А Мейсон смотрел на Тайтуса, не зная, с чего начать. Трагическое известие, которое он привез, будет, пожалуй, убийственно для этого явно слабого и беспомощного человека. Они стояли под одной из высоких темных елей, росших перед домом. Ветер в ее иглах нашептывал свою песню, старую, как мир.
– Мистер Олден, – начал Мейсон с необычной для него серьезностью и мягкостью. – У вас есть дочь по имени Берта или, может быть, Альберта? Я не совсем точно знаю ее имя.

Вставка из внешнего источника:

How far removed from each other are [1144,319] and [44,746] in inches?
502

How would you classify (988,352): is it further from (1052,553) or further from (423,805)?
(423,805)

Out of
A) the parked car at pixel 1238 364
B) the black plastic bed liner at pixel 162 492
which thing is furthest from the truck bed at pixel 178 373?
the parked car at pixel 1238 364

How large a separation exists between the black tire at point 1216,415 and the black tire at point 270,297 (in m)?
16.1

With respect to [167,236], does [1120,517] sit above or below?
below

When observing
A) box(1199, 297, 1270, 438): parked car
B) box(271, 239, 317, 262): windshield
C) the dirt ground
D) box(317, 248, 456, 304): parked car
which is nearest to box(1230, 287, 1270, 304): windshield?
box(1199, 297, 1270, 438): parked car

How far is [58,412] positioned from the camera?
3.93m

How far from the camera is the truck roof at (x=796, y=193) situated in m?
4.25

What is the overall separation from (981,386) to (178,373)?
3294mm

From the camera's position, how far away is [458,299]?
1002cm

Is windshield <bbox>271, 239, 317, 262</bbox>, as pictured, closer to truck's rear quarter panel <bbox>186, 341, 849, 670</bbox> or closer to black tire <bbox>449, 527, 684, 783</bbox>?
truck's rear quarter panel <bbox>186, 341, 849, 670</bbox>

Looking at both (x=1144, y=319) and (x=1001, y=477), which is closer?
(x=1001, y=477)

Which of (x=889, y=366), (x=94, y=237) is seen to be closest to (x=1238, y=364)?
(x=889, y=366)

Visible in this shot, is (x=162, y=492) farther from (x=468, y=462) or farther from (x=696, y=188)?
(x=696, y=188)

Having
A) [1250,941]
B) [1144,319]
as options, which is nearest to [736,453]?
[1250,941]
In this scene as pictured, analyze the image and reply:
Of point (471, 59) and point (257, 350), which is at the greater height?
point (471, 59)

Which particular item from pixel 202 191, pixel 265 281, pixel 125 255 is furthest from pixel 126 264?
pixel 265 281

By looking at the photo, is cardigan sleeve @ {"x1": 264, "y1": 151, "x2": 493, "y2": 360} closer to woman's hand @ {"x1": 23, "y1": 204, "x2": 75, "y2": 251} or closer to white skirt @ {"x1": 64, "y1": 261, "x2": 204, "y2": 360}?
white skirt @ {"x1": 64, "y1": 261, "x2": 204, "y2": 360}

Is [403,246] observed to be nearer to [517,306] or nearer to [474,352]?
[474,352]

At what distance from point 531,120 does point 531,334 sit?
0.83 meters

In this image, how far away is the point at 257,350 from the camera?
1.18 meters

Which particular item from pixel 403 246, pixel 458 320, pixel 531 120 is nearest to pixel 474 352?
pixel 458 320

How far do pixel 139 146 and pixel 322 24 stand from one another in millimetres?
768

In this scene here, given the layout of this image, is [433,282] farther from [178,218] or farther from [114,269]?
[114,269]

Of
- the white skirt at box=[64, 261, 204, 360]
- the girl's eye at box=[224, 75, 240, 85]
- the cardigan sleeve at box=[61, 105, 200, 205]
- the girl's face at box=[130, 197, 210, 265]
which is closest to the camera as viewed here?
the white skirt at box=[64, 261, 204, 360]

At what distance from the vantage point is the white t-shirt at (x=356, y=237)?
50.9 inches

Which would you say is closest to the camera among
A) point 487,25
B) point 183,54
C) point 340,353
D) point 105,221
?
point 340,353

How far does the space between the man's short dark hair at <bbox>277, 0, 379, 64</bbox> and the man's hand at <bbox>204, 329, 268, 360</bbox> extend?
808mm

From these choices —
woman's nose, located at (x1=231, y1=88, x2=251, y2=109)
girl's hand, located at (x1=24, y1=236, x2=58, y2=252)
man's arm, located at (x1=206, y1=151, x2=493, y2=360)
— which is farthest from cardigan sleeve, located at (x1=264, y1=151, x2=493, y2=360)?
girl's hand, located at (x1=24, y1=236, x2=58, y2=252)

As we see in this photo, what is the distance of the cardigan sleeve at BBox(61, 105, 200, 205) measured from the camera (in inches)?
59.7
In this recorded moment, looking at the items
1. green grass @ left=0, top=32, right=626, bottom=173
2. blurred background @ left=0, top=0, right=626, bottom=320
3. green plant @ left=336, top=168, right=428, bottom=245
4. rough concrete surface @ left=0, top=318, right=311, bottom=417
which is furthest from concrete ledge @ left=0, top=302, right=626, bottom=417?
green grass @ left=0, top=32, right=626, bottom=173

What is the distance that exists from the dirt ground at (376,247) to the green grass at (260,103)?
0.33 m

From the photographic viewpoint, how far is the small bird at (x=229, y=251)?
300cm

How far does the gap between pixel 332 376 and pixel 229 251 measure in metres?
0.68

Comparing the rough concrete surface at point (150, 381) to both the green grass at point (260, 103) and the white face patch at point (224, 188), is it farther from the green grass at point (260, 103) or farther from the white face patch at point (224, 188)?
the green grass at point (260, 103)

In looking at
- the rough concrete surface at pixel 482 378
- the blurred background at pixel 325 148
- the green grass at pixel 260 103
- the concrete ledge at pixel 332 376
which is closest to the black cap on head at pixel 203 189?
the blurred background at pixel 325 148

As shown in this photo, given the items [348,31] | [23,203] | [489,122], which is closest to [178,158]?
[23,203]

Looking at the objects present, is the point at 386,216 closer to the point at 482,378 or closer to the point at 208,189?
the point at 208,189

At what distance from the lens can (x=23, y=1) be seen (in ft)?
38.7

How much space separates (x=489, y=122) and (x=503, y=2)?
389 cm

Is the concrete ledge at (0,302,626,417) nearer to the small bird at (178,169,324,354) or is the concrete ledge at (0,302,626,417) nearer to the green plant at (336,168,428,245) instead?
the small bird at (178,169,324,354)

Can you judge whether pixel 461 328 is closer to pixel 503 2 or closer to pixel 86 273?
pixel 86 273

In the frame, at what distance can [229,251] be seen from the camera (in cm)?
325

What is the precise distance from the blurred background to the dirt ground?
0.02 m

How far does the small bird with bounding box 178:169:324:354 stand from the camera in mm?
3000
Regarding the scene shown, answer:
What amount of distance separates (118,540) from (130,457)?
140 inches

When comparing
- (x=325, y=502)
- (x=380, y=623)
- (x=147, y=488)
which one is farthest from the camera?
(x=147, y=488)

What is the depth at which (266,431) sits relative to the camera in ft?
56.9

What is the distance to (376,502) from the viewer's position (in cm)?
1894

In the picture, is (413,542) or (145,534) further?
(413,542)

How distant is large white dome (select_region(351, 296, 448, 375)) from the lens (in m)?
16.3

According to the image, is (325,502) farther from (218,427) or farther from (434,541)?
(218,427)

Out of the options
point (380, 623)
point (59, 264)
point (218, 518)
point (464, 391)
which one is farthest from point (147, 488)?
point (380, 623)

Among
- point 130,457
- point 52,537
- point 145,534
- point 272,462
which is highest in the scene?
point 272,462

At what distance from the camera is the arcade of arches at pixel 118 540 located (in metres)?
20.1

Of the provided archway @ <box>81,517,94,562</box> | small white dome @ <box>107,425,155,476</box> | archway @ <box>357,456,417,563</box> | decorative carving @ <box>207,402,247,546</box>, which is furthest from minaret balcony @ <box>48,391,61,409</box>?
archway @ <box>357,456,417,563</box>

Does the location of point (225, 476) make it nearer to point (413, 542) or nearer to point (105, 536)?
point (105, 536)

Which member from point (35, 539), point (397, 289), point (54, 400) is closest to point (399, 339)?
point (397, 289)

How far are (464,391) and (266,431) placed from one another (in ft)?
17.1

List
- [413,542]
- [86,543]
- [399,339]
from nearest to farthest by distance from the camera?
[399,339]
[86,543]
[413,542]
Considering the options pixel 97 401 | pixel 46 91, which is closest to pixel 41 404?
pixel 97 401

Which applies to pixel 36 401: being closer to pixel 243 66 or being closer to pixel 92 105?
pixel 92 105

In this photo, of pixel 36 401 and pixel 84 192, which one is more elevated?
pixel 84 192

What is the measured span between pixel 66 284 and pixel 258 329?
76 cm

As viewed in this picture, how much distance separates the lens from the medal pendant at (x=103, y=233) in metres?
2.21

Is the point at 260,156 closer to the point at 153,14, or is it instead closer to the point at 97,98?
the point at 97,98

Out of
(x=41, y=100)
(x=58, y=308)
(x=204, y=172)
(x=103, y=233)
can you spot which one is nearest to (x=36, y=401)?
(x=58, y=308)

– Роберта, – поправил Тайтус Олден, внутренне вздрогнув от недоброго предчувствия.
И Мейсон, опасаясь, что потом этот человек будет не в состоянии рассказать ему толком все, что он хотел узнать, поспешно спросил:
– Кстати, вы случайно не знаете здесь молодого человека по имени Клифорд Голден?
– Насколько помню, никогда не слыхал о таком, – медленно ответил Тайтус.
– Или Карл Грэхем?
– Нет, сэр. И с таким именем человека не припомню.
– Так я и думал, – воскликнул Мейсон, обращаясь не столько к Тайтусу, сколько к самому себе, и продолжал строго и властно: – А кстати, где сейчас ваша дочь?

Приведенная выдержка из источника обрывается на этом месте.